Otel yapmak için yakılan ormanlar bir gün bizden hesap soracak. Bu hesabı dünyadayken hissedeceğiz hep beraber. Yeryüzünde bir olamayan insan acısını bir olan ağaçlardan çıkartıyor! Yeryüzünde nefes alamayan insan , nefes veren ağaçlardan acısını çıkartıyor! Onlar şunun farkında değil ki insanı da yakıyorlar. Ağaçlar kurumaz efendim, insanlar kurur, ağaçları kurutur. Ağaçlar kadar bir olamadık, güzel bir ahengi sağlayamadık.
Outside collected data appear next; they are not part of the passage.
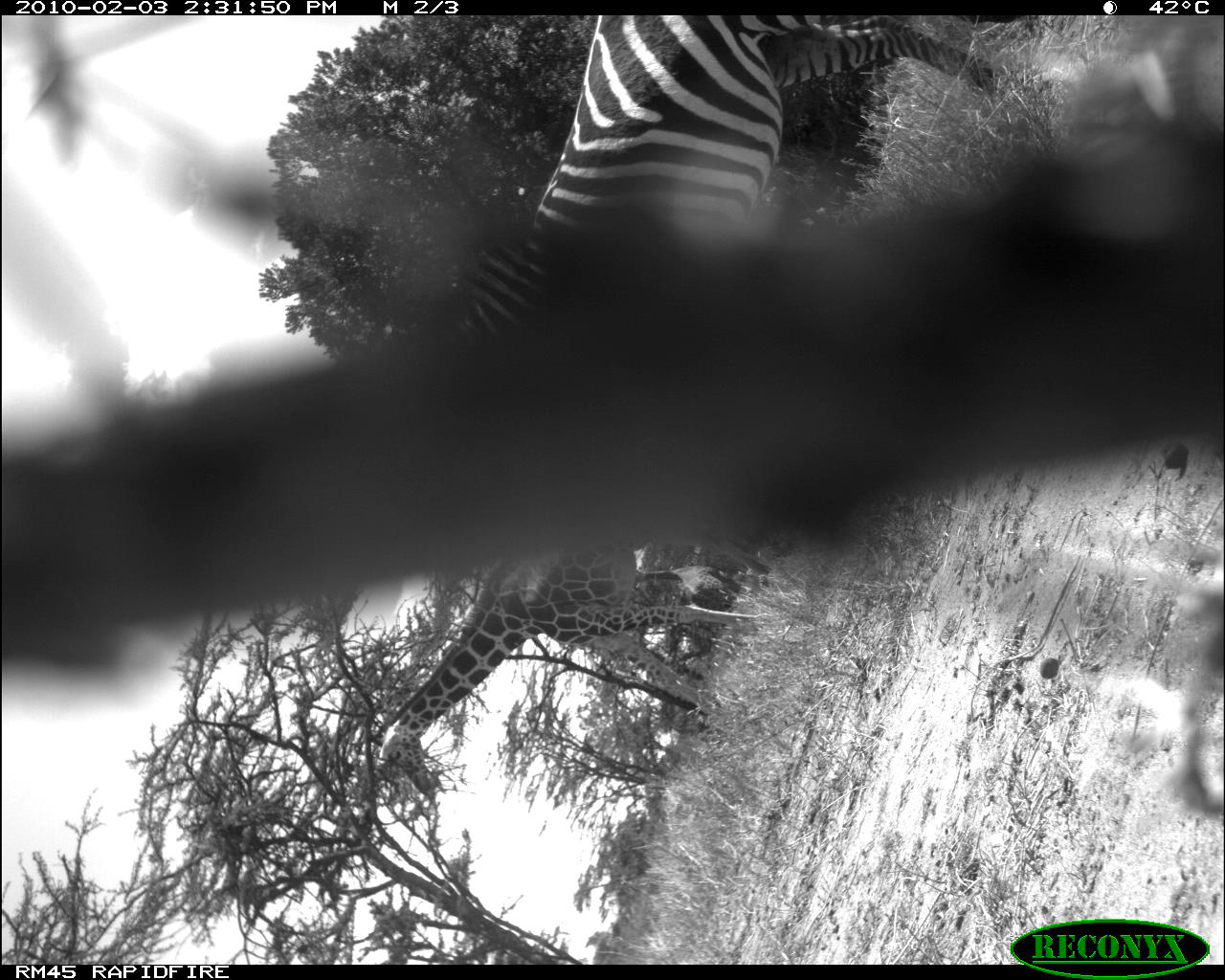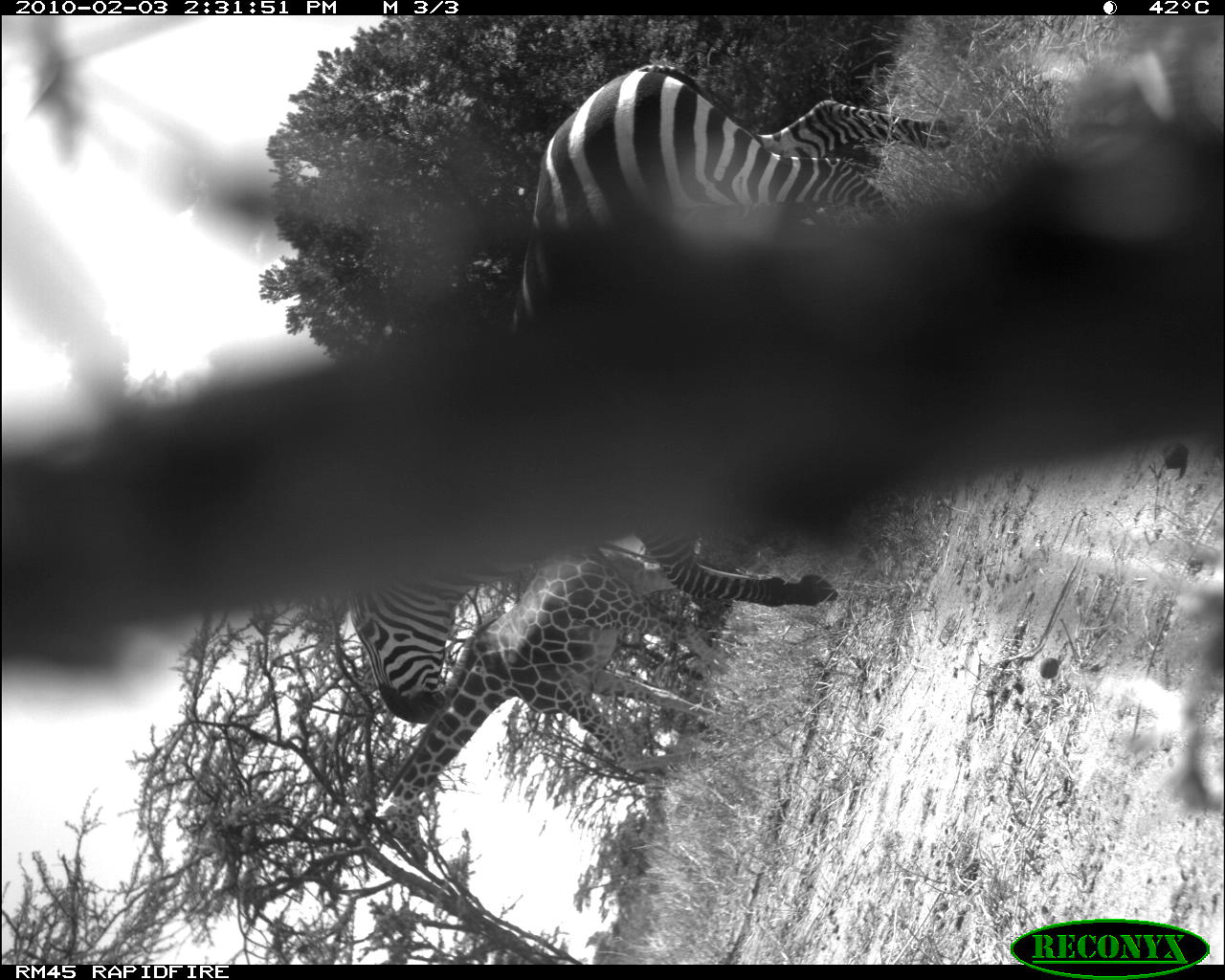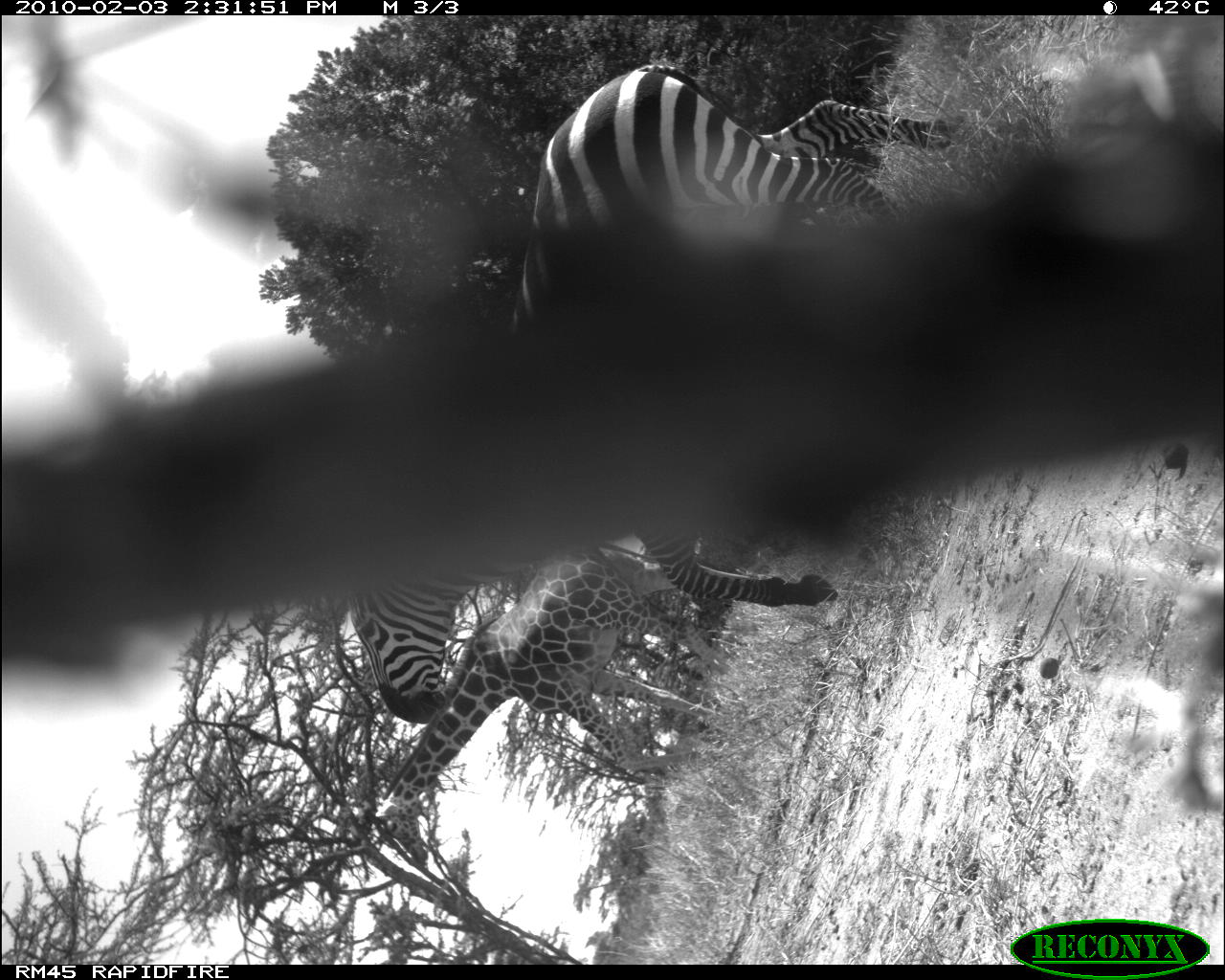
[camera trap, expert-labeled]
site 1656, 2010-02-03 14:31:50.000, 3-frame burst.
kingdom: Animalia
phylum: Chordata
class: Mammalia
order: Perissodactyla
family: Equidae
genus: Equus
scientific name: Equus quagga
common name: plains zebra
Equus quagga (plains zebra), count 1.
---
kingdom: Animalia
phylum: Chordata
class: Mammalia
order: Artiodactyla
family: Giraffidae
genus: Giraffa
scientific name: Giraffa camelopardalis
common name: giraffe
Giraffa camelopardalis (giraffe), count 1.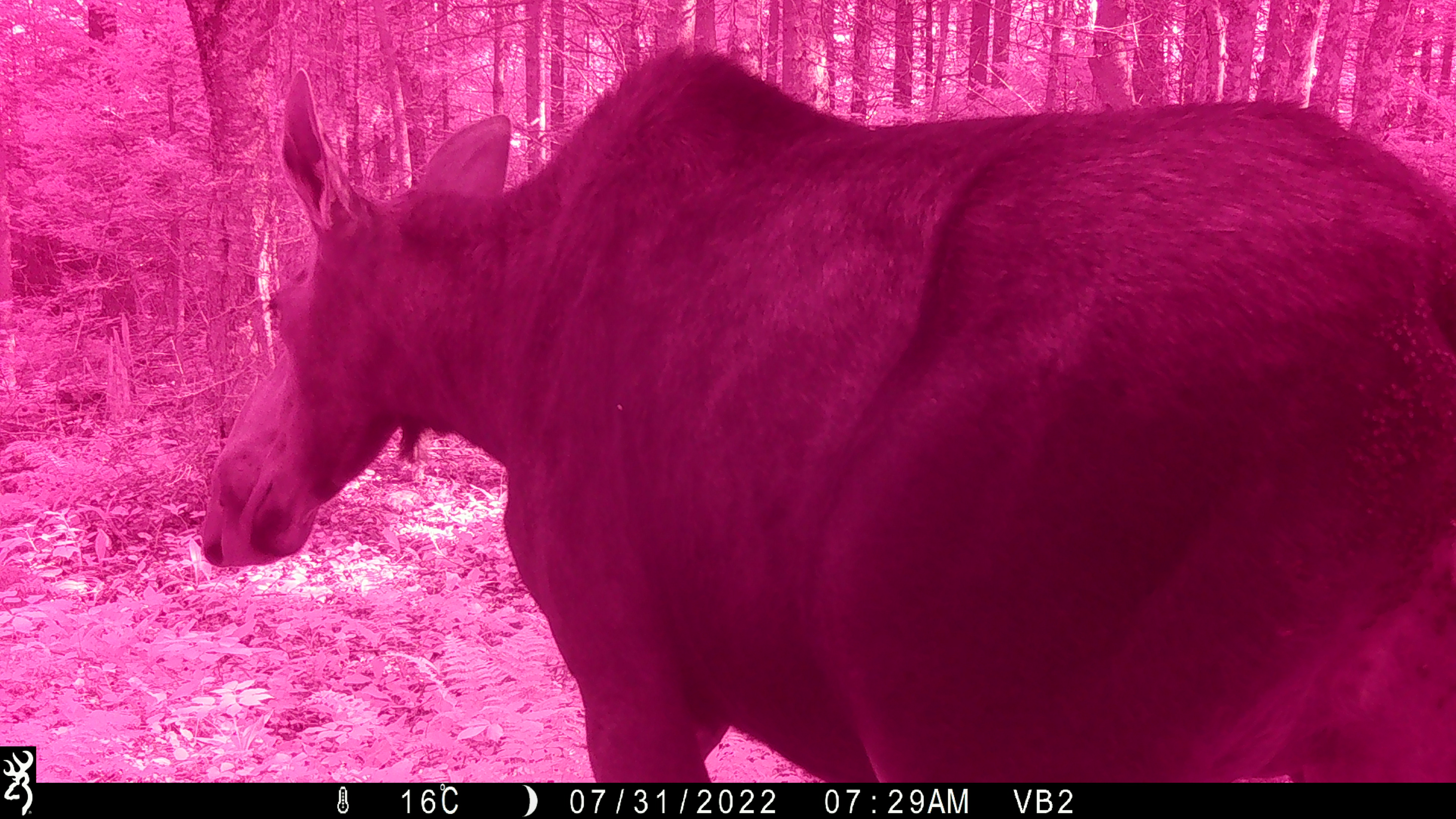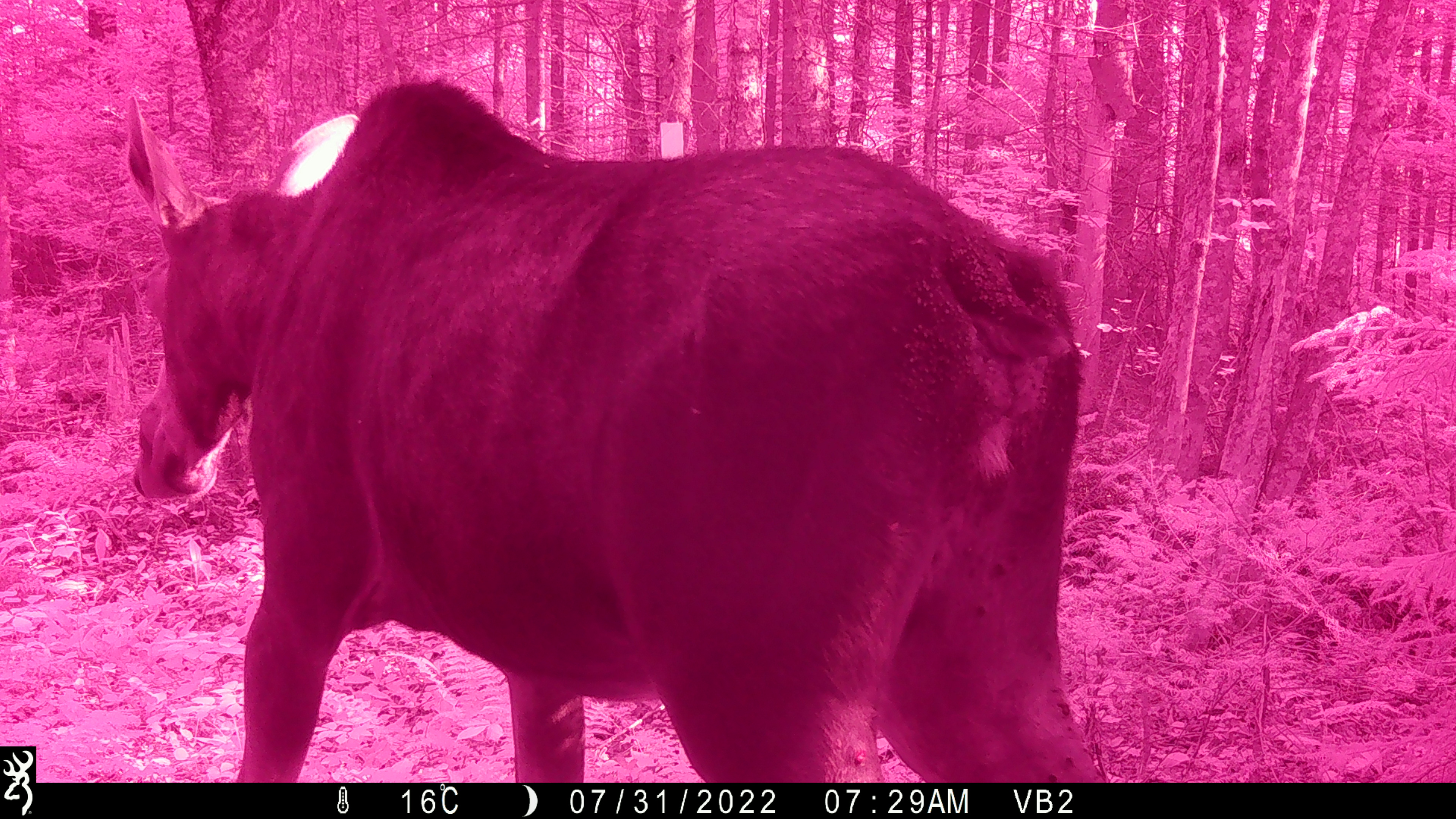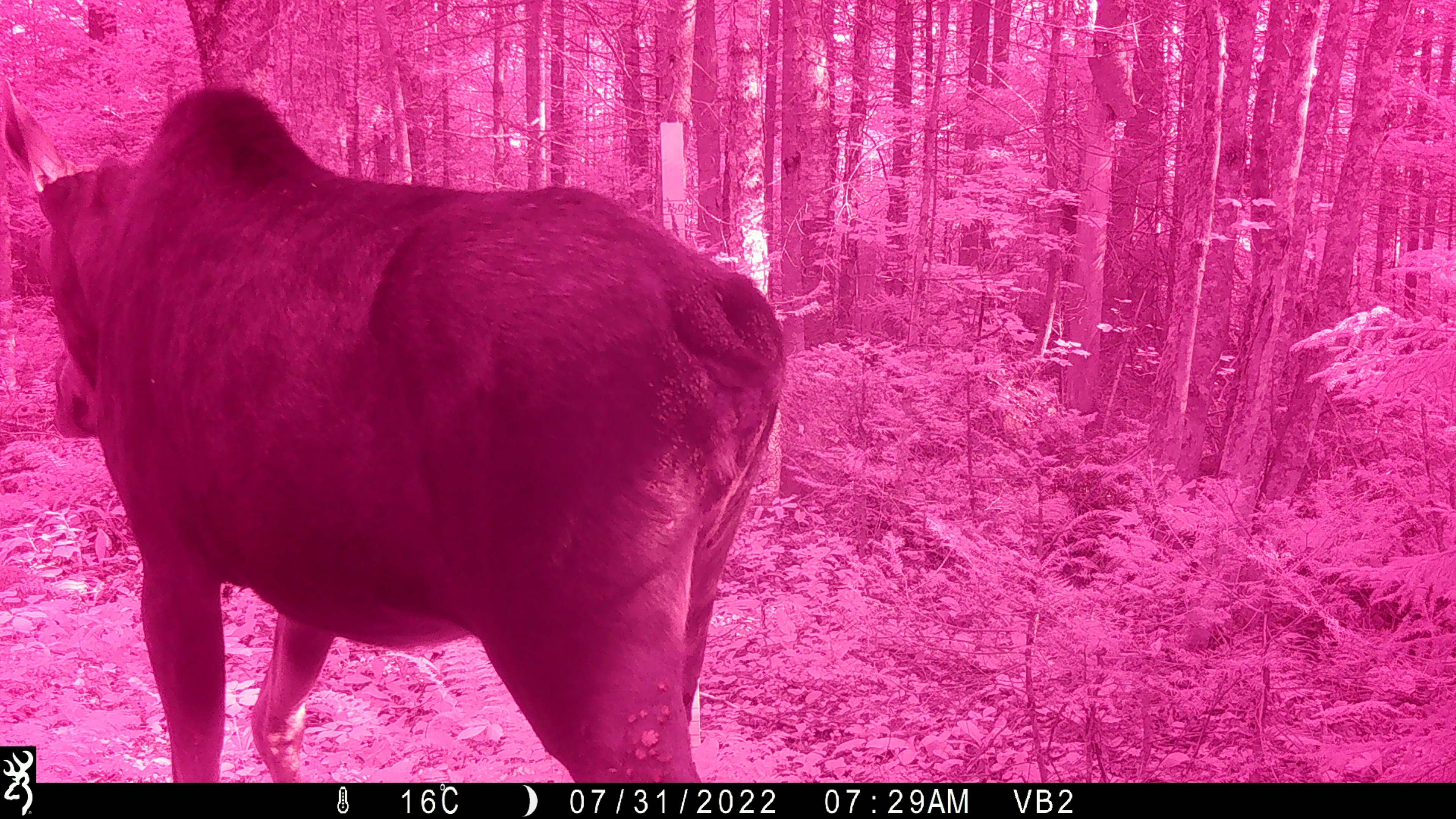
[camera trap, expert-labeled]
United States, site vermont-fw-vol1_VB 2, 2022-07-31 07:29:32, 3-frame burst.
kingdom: Animalia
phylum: Chordata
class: Mammalia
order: Artiodactyla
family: Cervidae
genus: Alces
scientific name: Alces alces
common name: moose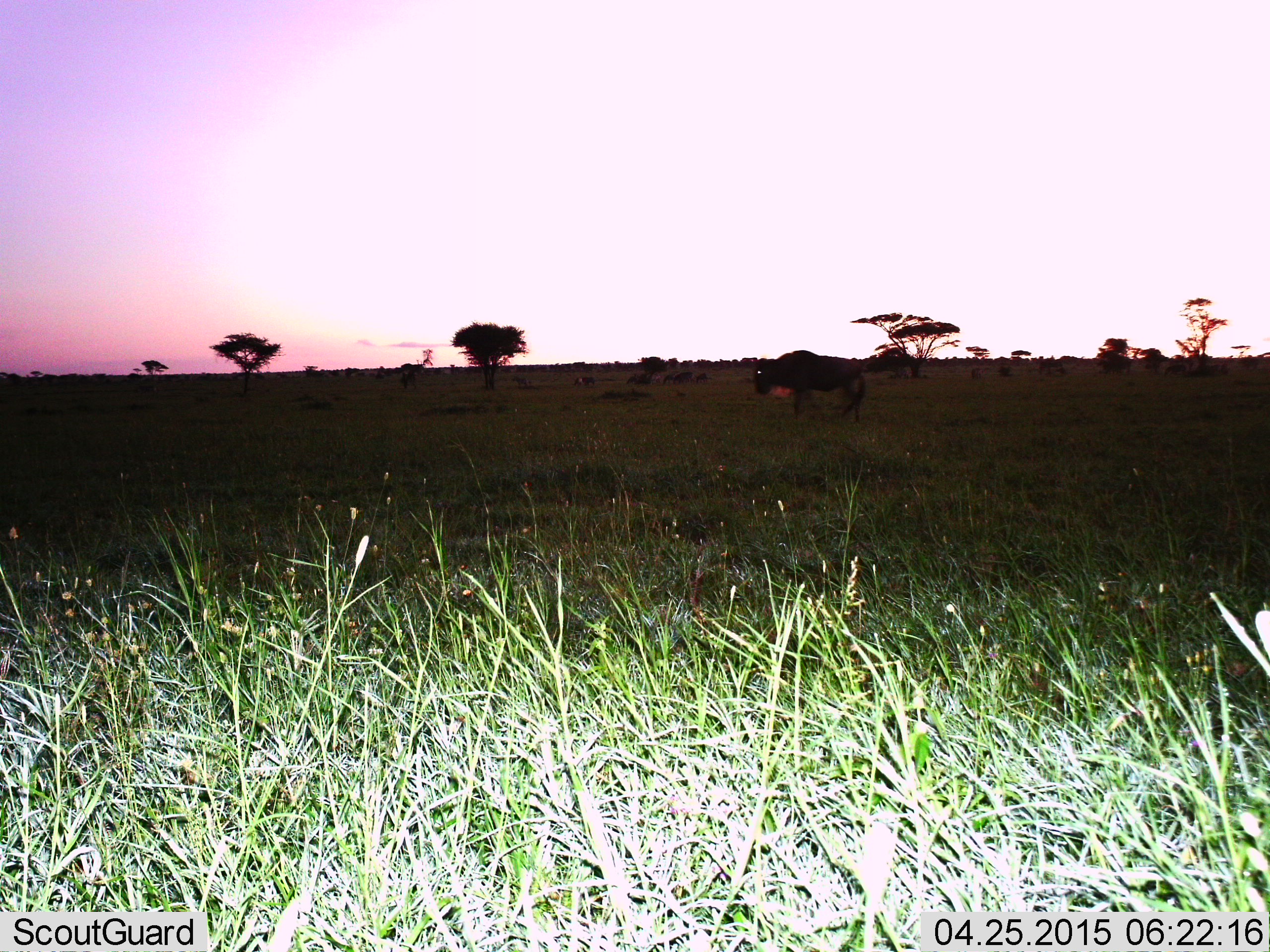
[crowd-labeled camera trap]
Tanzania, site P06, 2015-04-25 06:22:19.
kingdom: Animalia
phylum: Chordata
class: Mammalia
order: Artiodactyla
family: Bovidae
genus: Connochaetes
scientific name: Connochaetes taurinus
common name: blue wildebeest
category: wildebeest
Wildebeest (blue wildebeest) (Connochaetes taurinus), count 1. Behavior (volunteer vote fractions): standing 60%, resting 0%, moving 40%, interacting 0%. Young present (vote fraction): 0%. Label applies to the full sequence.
Ağaçları kestiğimiz gibi insanı katlettik. Nefes alamıyoruz artık.

 

Yassıada

 

Ey nefsini ve kendisini daraltan insan gel çıkalım bir gün şu şehirden. Ormanlara gidelim. Ağaçların deniz ile birleştiği yere gidelim. Uzanalım beraber toprağa semaları seyredelim. Çiçekleri koklayalım. Gelin beraber zamanı yavaşlatalım. Aksi halde nefessiz kalacağız.

Nasıl mı yapacağız? Ağaçların yakılmasına , kesilmesine yok edilmesine karşı çıkarak mı?

Elbette karşı çıkacağız.  Ancak çözüm bu değil. Hastalığı tedavi etmek için öncelikle hastalığın ne olduğunu bilmek gerekir. Baş ağrısına, bir ağrı  kesici verip göndermekle olmuyor, başının ağrıma sebebini bulup hastalığı kökten tedavi etme yoluna gitmek en doğru çözüm olacaktır. Geçici çözümlerle uğraşmaktan bıktık. Hazır mısınız? Size reçeteyi tarif ediyorum.

İnsana değer vermek. A şahsına, B şahsına ona, şuna, buna değil, insana değer vermek. Sen siyasi rantlar uğruna ağaçları kesip yerlerine tatil köyleri yaparsan nefesimizi engellersen  kusura bak(!) Kardeşim sen insana değer vermiyorsun.